Наконец, она не выдерживает и спрашивает:
— Что тебя беспокоит, братик?
Анвар знает, что может рассказать ей всё. Он задумчиво прикусывает нижнюю губу, тем жестом, который так Белле нравится, и, наконец, решается.
— Среди этих пиратов — Гарри Стайлс, брат Джеммы. Нам удалось поймать его. И сегодня он угрожал мне, прямо в присутствии дяди. Хотя, разумеется, ничего не говорил прямо. Знает, мерзавец, что его на месте прикончат за клевету, — он снова морщится. — Дядя бы и не поверил ему, разумеется. Но было противно.
Белла сжимает его локоть. Ей теперь ещё сильнее хочется, чтобы понедельник наступил быстрее, и человек, угрожающий спокойной жизни — да и вообще, жизни — Анвара получил, что заслужил. Смерть на виселице. Она с удовольствием будет наблюдать, как Гарри Стайлс будет дергаться и хрипеть, пока его душа, если у пиратов есть душа вообще, отлетает в Ад.
Анвар ободрительно улыбается Белле.
— Всё равно его угрозы пустые. Им никто не поверит.
Конечно, никто. Анвар Мендес — будущий наследник семьи, единственный наследник мужского пола, и всякие грязные пираты не смогут опорочить его имя. Белла не выдерживает и тянется к нему, целует в щеку.
— Я рада, что ты вернулся домой, — шепчет она.
Вечером Белле не спится. Она видит, как Джи открывает дверь в свою спальню, забирает остывший ужин. Волосы у сестры заплетены в толстую, но неряшливую косу, и под глазами залегли синяки. Белла думает, что, если Джелена не перестанет горевать по своему Зейну, придется раскрыть ей правду. Может быть, это встряхнет её, хотя матушка умоляла ничего сестре не рассказывать. Родители считали Джелену хрупким цветком, который нужно было оберегать от любого дуновения ветра, чтобы он не поломался.
Этим они Джелене только вредят.
Белле не спится из-за мыслей, что роятся у неё в голове, гудят, как пчелиный улей. Она истосковалась по брату, но мысль, что неплохо было бы пригласить к ним в постель Антуана Ле Вассёра, всё никак не уходит. И эта мысль всё ещё кажется её хорошей, но не сейчас же!
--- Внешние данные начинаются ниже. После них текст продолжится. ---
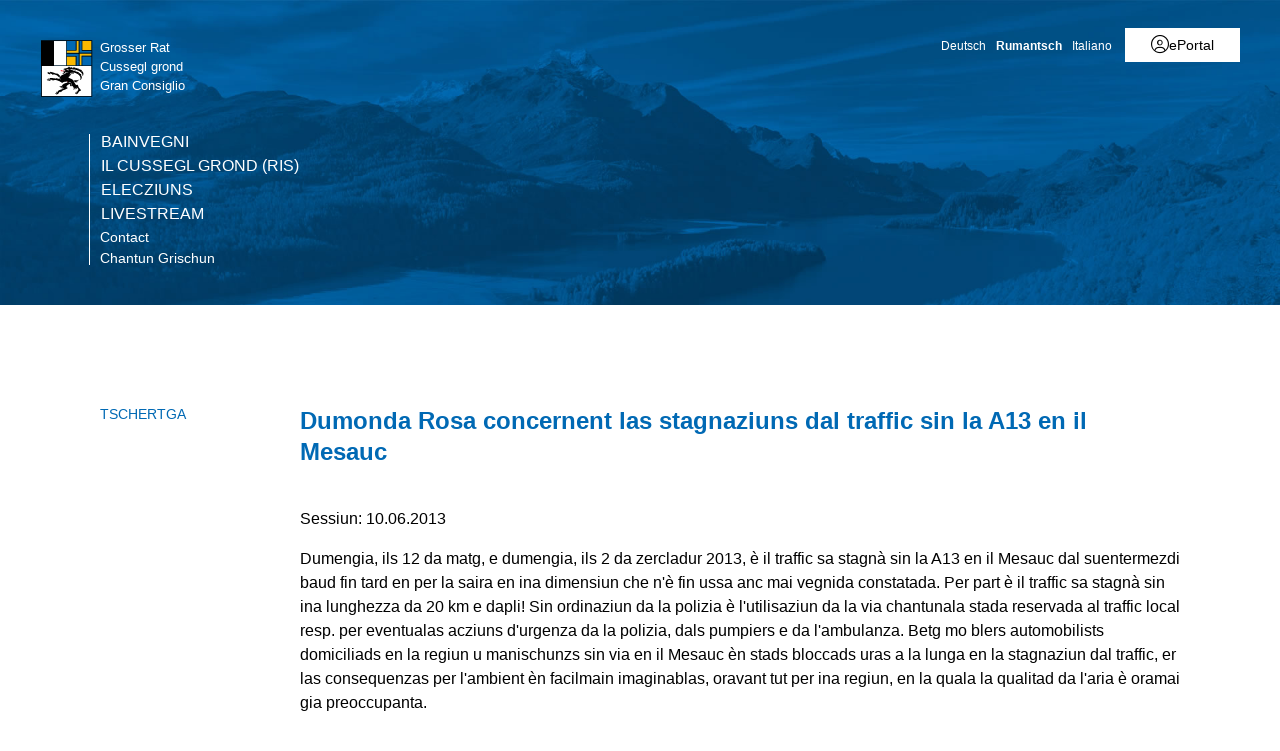

--- FILE ---
content_type: text/html; charset=utf-8
request_url: https://www.gr.ch/RM/instituziuns/parlament/PV/Seiten/20130610Rosa02.aspx?mobilemenu=1
body_size: 601
content:
<div id="ctl00_MobileNavigation" class="root">
	<ul class="multiChild"><li class="item1 category firstchild"><a href="/RM/instituziuns/parlament/home/Seiten/uml.aspx">Bainvegni</a></li><li class="item2 category alternating"><a href="/RM/instituziuns/parlament/ris/Seiten/uml.aspx">Il Cussegl grond (RIS)</a></li><li class="item3 category"><a href="/RM/instituziuns/parlament/wahlen/Seiten/uml.aspx">Elecziuns</a></li><li class="item4 category alternating lastchild"><a href="/RM/instituziuns/parlament/live/Seiten/Language.aspx">Livestream</a><ul class="multiChild"><li class="item1 category firstchild"><a href="/RM/instituziuns/parlament/live/Seiten/channel-A.aspx">tun original</a></li><li class="item2 category alternating"><a href="/RM/instituziuns/parlament/live/Seiten/channel-B.aspx">tudestg</a></li><li class="item3 category lastchild"><a href="/RM/instituziuns/parlament/live/Seiten/channel-C.aspx">talian</a></li></ul></li><li class="meta-navigation"><a class="home" href="https://www.gr.ch/rm">Chantun Grischun</a></li></ul>
</div><!-- 5 Ausgabecache wird nicht verwendet. Grund: Das Zwischenspeichern für "Anonym" Benutzer wird vom Cacheprofil "Deaktiviert" deaktiviert. -->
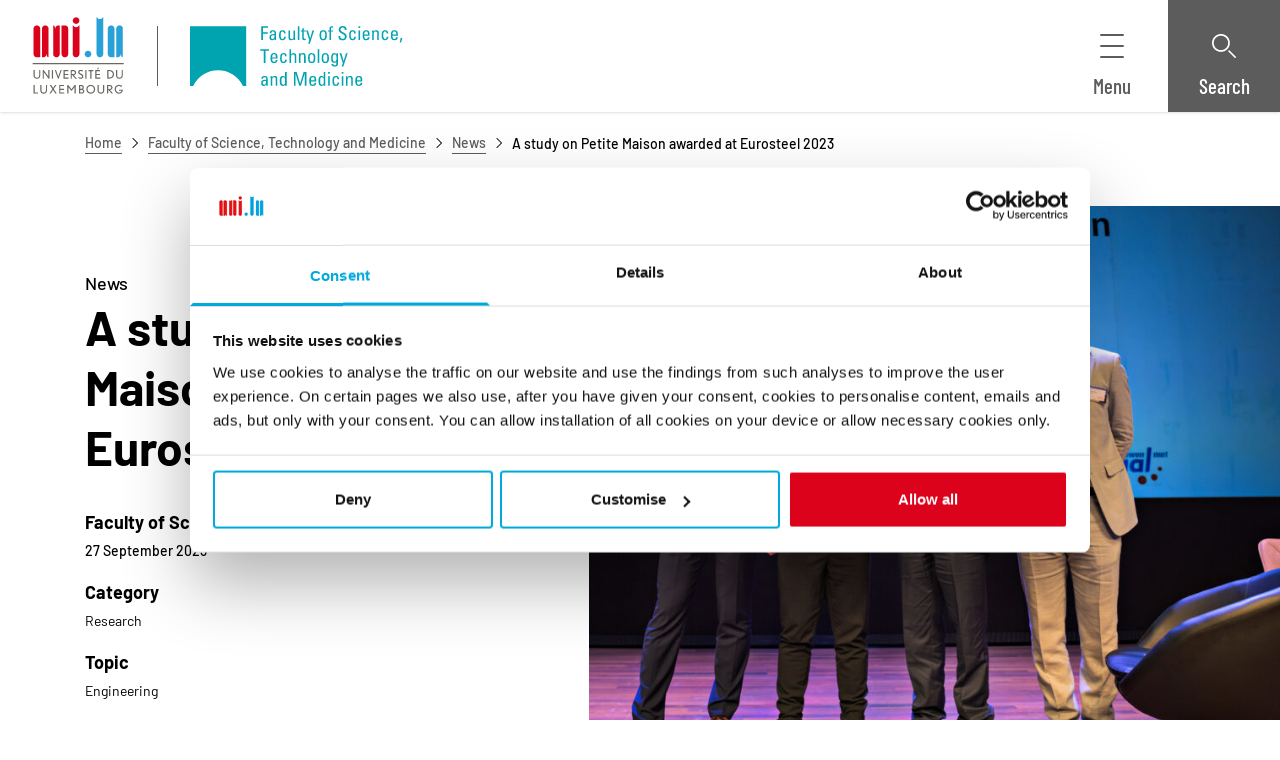

--- FILE ---
content_type: text/css
request_url: https://www.uni.lu/wp-content/themes/unilux-theme/assets/theme-fstm.css?ver=431253173e3c90828ba3
body_size: -17
content:
:root{--color-theme-100:var(--color-fstm-100);--color-theme-200:var(--color-fstm-200);--color-theme:var(--color-fstm)}
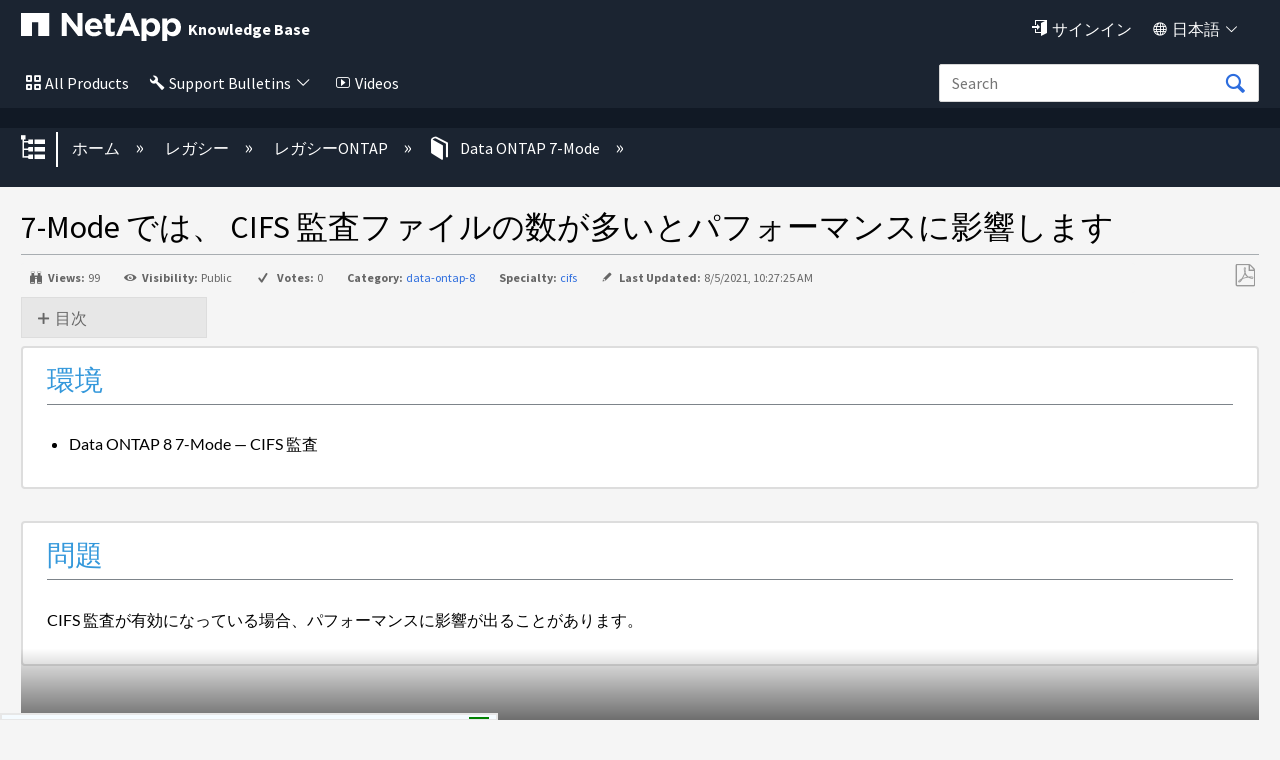

--- FILE ---
content_type: application/x-javascript;charset=utf-8
request_url: https://sometrics.netapp.com/id?d_visid_ver=5.5.0&d_fieldgroup=A&mcorgid=1D6F34B852784AA40A490D44%40AdobeOrg&mid=46416836655275671398610565561519816255&ts=1769752861467
body_size: -41
content:
{"mid":"46416836655275671398610565561519816255"}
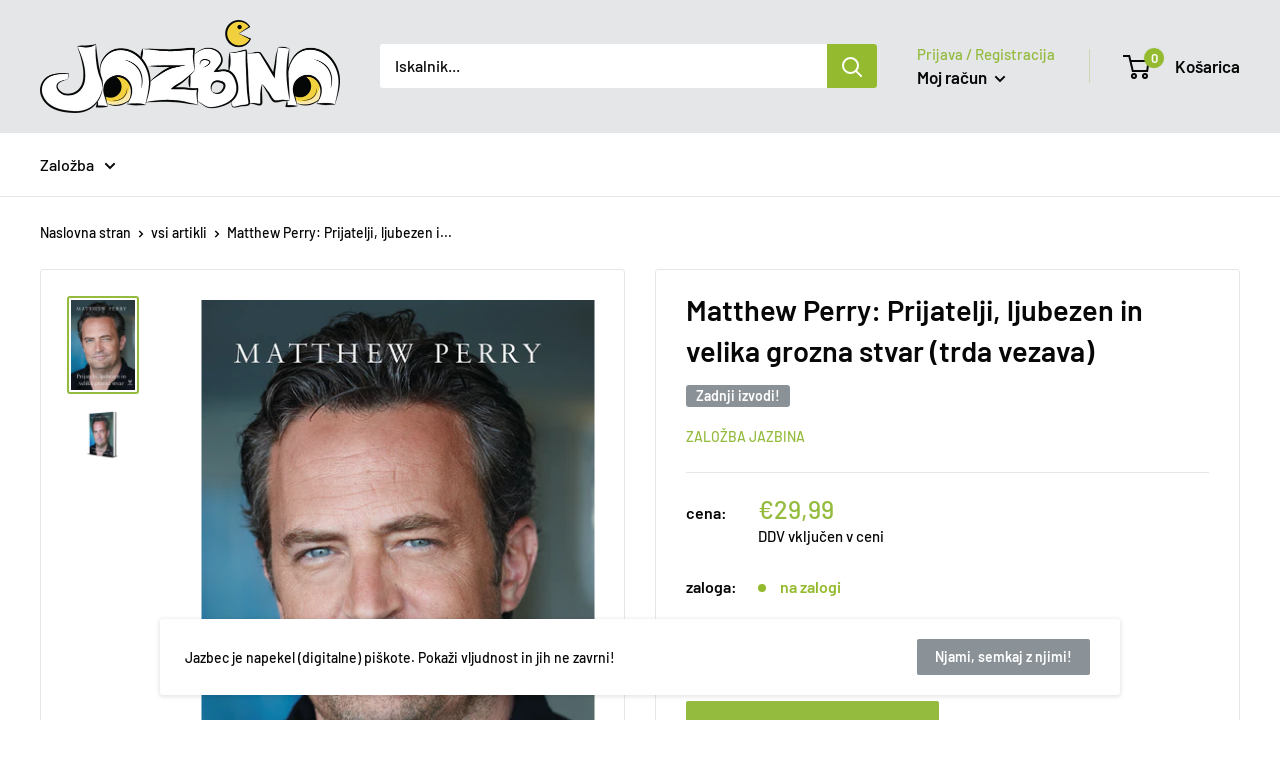

--- FILE ---
content_type: text/javascript
request_url: https://jazbina.si/cdn/shop/t/3/assets/custom.js?v=90373254691674712701596636552
body_size: -535
content:
//# sourceMappingURL=/cdn/shop/t/3/assets/custom.js.map?v=90373254691674712701596636552
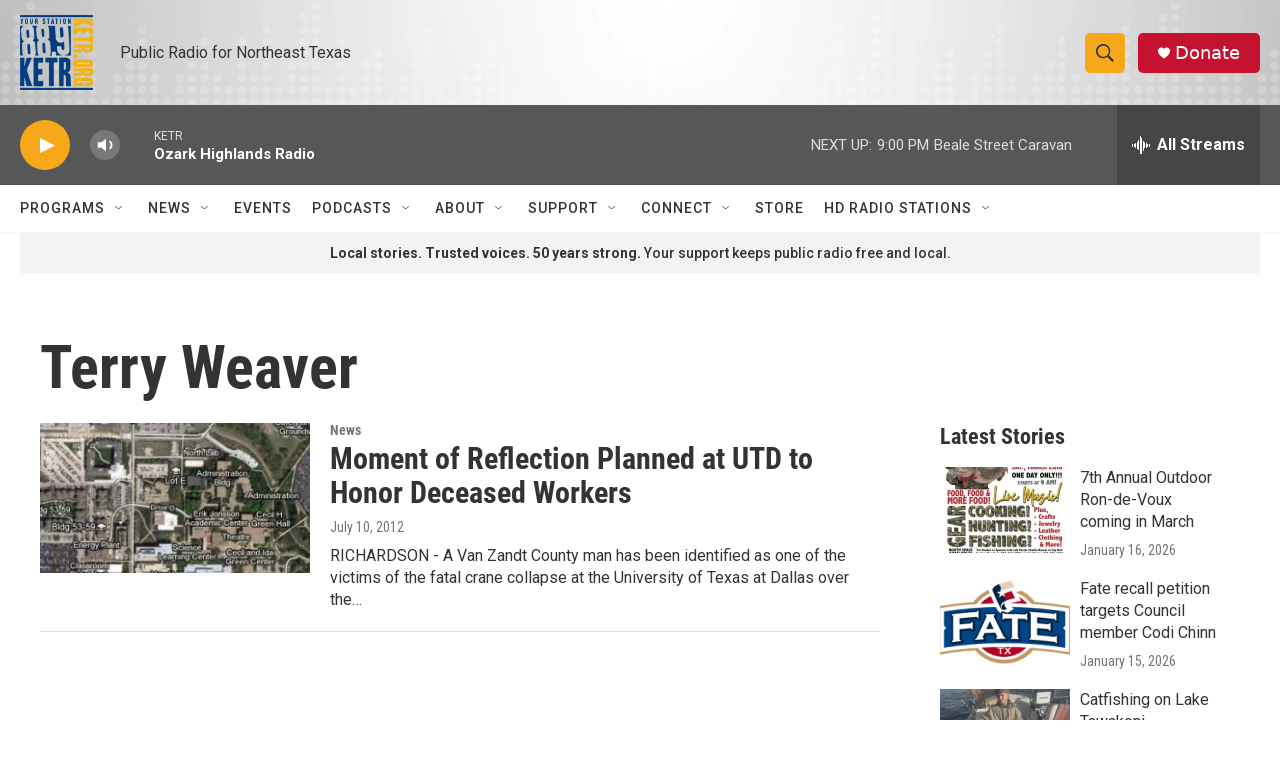

--- FILE ---
content_type: text/html; charset=utf-8
request_url: https://www.google.com/recaptcha/api2/aframe
body_size: 270
content:
<!DOCTYPE HTML><html><head><meta http-equiv="content-type" content="text/html; charset=UTF-8"></head><body><script nonce="X6WJKv6FuL50jvHkHaNBVQ">/** Anti-fraud and anti-abuse applications only. See google.com/recaptcha */ try{var clients={'sodar':'https://pagead2.googlesyndication.com/pagead/sodar?'};window.addEventListener("message",function(a){try{if(a.source===window.parent){var b=JSON.parse(a.data);var c=clients[b['id']];if(c){var d=document.createElement('img');d.src=c+b['params']+'&rc='+(localStorage.getItem("rc::a")?sessionStorage.getItem("rc::b"):"");window.document.body.appendChild(d);sessionStorage.setItem("rc::e",parseInt(sessionStorage.getItem("rc::e")||0)+1);localStorage.setItem("rc::h",'1768704264659');}}}catch(b){}});window.parent.postMessage("_grecaptcha_ready", "*");}catch(b){}</script></body></html>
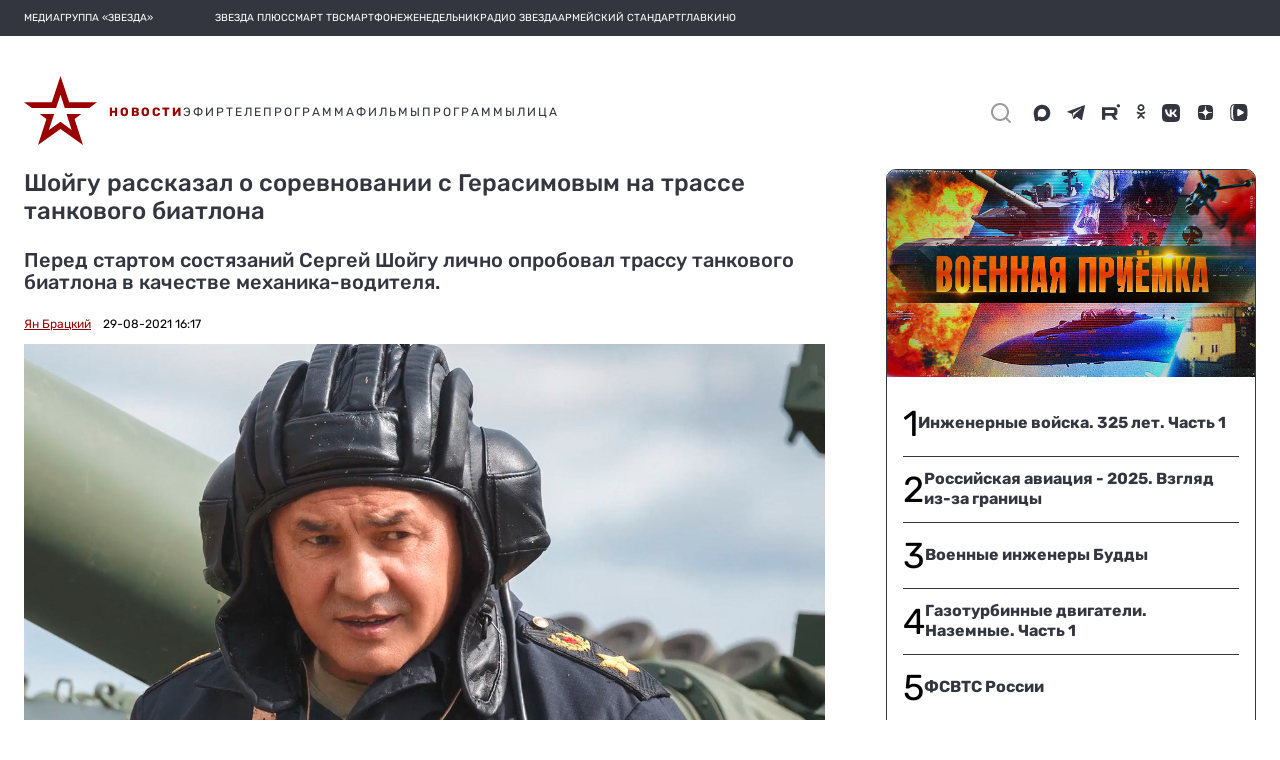

--- FILE ---
content_type: text/css
request_url: https://zvezdaweekly.ru/export-blocks/static/zw/style.css?v3
body_size: 1015
content:
@font-face {
  font-family: 'Roboto Condensed';
  src: url('./fonts/RobotoCondensed-Regular.ttf') format('truetype');
  font-weight: 400;
  font-style: normal;
}

@font-face {
  font-family: 'Roboto Condensed';
  src: url('./fonts/RobotoCondensed-Medium.ttf') format('truetype');
  font-weight: 500;
  font-style: normal;
}

@font-face {
  font-family: 'Roboto Condensed';
  src: url('./fonts/RobotoCondensed-Bold.ttf') format('truetype');
  font-weight: 700;
  font-style: normal;
}

/*Обнуление*/
* {
  padding: 0;
  margin: 0;
  border: 0;
}

*, *:before, *:after {
  -moz-box-sizing: border-box;
  -webkit-box-sizing: border-box;
  box-sizing: border-box;
}

:focus, :active {
  outline: none;
}

a:focus, a:active {
  outline: none;
}

nav, footer, header, aside {
  display: block;
}

html, body {
  height: 100%;
  width: 100%;
  font-size: 17px;
  line-height: 1;
  -ms-text-size-adjust: 100%;
  -moz-text-size-adjust: 100%;
  -webkit-text-size-adjust: 100%;

  margin: 0;
}

input, button, textarea {
  font-family: inherit;
}

input::-ms-clear {
  display: none;
}

button {
  cursor: pointer;
}

button::-moz-focus-inner {
  padding: 0;
  border: 0;
}

p {
  padding: 0;
  margin: 0;
}

a, a:visited {
  text-decoration: none;
}

a:hover {
  text-decoration: none;
}

ul li {
  list-style: none;
}

img {
  vertical-align: top;
}

h1, h2, h3, h4, h5, h6 {
  font-size: inherit;
  font-weight: 400;
}

/*--------------------*/

body {
  font-family: "Roboto Condensed", Serif;
  font-weight: 400;
  color: #33353F;
}

.weekly {
  width: 100vw;
}

.weekly__row {
 display: flex;
  justify-content: space-between;
  gap: 10px;
}

.weekly__element {
  flex: 1 1 20%;
  color: #33353F;
  display: flex;
  align-items: flex-start;
  flex-direction: column;
  /*max-width: 172px;*/
}

.weekly__image-container {
  border-radius: 4px;
  overflow: hidden;
  margin-bottom: 5px;
}
.weekly__image-container img {
  width: 100%;
}

.weekly__time-container {
  display: flex;
  align-items: center;
  margin-bottom: 5px;
  color: #999;
  font-weight: 400;
}


.weekly__time-container img {
  max-height: 15px;
  margin-right: 3px;
}

.weekly__title-news {
  text-wrap: normal;
  font-weight: 700;
}

@media screen and (max-width: 870px){
  .weekly__row {
    flex-wrap: wrap;
  }

  .weekly__element {
    max-width: 172px;
    flex: auto;
  }
}

@media screen and (max-width: 768px){
  .weekly__row {
    flex-direction: column;
  }

  .weekly__element {
    max-width: none;
    flex: auto;

    flex-direction: row;
  }

  .weekly__image-container {
    flex: 0 0 40%;
    margin-bottom: 0;
    margin-right: 5px;
  }
}

--- FILE ---
content_type: image/svg+xml
request_url: https://tvzvezda.ru/assets-v2/icons/mobile-bottom-menu/star.svg
body_size: 447
content:
<svg width="22" height="20" viewBox="0 0 22 20" fill="none" xmlns="http://www.w3.org/2000/svg">
<path fill-rule="evenodd" clip-rule="evenodd" d="M12.3266 11.017L13.7792 15.6353L10.6236 13.25L7.31781 15.6353L8.82045 11.017H4.76333L6.66667 12.4887L4.26245 19.9999L10.6236 15.3816L16.9848 19.9999L14.6307 12.4887L16.534 11.017H12.3266Z" fill="#33353F"/>
<path fill-rule="evenodd" clip-rule="evenodd" d="M10.8531 0.000137329L8.3858 7.5345H0.530762L2.74628 9.15262H9.59426L10.8531 5.36015L12.0615 9.15262H19.0102L21.2258 7.5345H13.3204L10.8531 0.000137329Z" fill="#33353F"/>
</svg>


--- FILE ---
content_type: image/svg+xml
request_url: https://tvzvezda.ru/assets-v2/icons/mobile-bottom-menu/news-active.svg
body_size: 697
content:
<svg width="17" height="14" viewBox="0 0 17 14" fill="none" xmlns="http://www.w3.org/2000/svg">
<path fill-rule="evenodd" clip-rule="evenodd" d="M1.2002 2C0.650195 2 0.200195 1.55 0.200195 1C0.200195 0.45 0.650195 0 1.2002 0H15.2002C15.7502 0 16.2002 0.45 16.2002 1C16.2002 1.55 15.7502 2 15.2002 2H1.2002ZM1.2002 4H15.2002C15.7502 4 16.2002 4.45 16.2002 5C16.2002 5.55 15.7502 6 15.2002 6H1.2002C0.650195 6 0.200195 5.55 0.200195 5C0.200195 4.45 0.650195 4 1.2002 4ZM1.2002 12H9.2002C9.7502 12 10.2002 12.45 10.2002 13C10.2002 13.55 9.7502 14 9.2002 14H1.2002C0.650195 14 0.200195 13.55 0.200195 13C0.200195 12.45 0.650195 12 1.2002 12ZM1.2002 10H15.2002C15.7502 10 16.2002 9.55 16.2002 9C16.2002 8.45 15.7502 8 15.2002 8H1.2002C0.650195 8 0.200195 8.45 0.200195 9C0.200195 9.55 0.650195 10 1.2002 10Z" fill="#9A0000"/>
</svg>
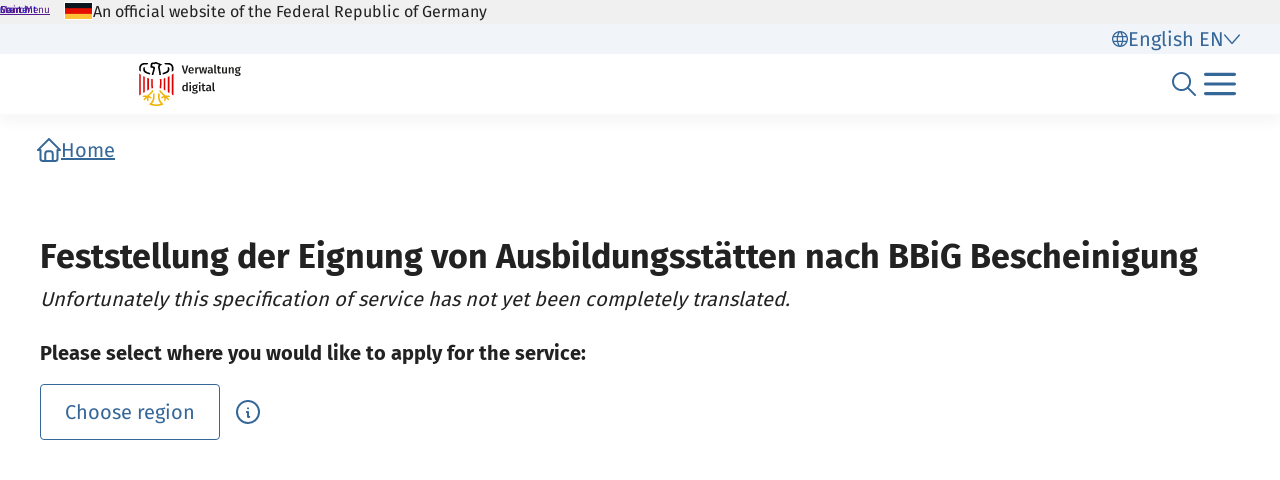

--- FILE ---
content_type: text/html;charset=UTF-8
request_url: https://verwaltung.bund.de/leistungsverzeichnis/en/leistung/99019018022000
body_size: 1075
content:
<!DOCTYPE html>
<html class="no-js" lang="en">
<head>
  <!--# block name="empty" --><!--# endblock -->
  <meta charset="utf-8" />
  <title>Bundesportal | Feststellung der Eignung von Ausbildungsstätten nach BBiG Bescheinigung</title>
  <meta content="width=device-width, initial-scale=1" name="viewport" />
<meta content="4213557" property="csp-nonce" />

  <meta content="sdg" name="sdg-tag" />


  <meta name="DC.ISO3166" content="DE" />
  <meta name="DC.Service" content="procedure" />
  <meta name="policy-code" content="E1" />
Белла хочет налить себе чашку теплого молока, вдруг станет проще и легче уснуть, и поэтому идёт по коридорам их большого дома дальше, мимо гостевых спален. Из-за двери мисс Паулы она слышит разговор и останавливается. Опасливо оглядывается и приникает ухом к дубовой поверхности. Визгливый голос мисс Клементс узнается сразу же.
-…ты должна согласиться!
— Я в трауре по тете, — упрямо отвечает Паула, и, хотя она совсем ребенок и кажется нежной и хрупкой, в её тоне звучит неожиданная твердость. Это вызывает у Беллы невольное уважение, пусть и совсем легкое. — Бабушка, вам любой священник скажет, что я должна носить траур как минимум полгода. Я не могу нарушить традиции!
— Мы преодолели половину мира, Паула, — мисисс Клементс продолжает настаивать. — Я горюю по дочери больше, чем ты, ведь я её родила. Но мы должны думать о будущем. О твоем будущем, ведь у меня остались только ты и Мэри.
Белла сомневалась, что миссис Клементс горюет по дочери — уж скорее, об упущенной возможности окольцевать Анвара. Долго подслушивать она не хочет, поэтому отходит от двери прочь, но сомнения тонко зудят у неё в мыслях. Вероятно, миссис Клементс решила, что, раз Эйвери трагически погибла, место рядом с Анваром должна занять её внучка. Это кажется тревожным, однако Белла, зная своих родителей, понимает, что они ни за что не согласятся на помолвку, пока в семье предполагаемой невесты идет траур. А, значит, как минимум несколько месяцев у них есть.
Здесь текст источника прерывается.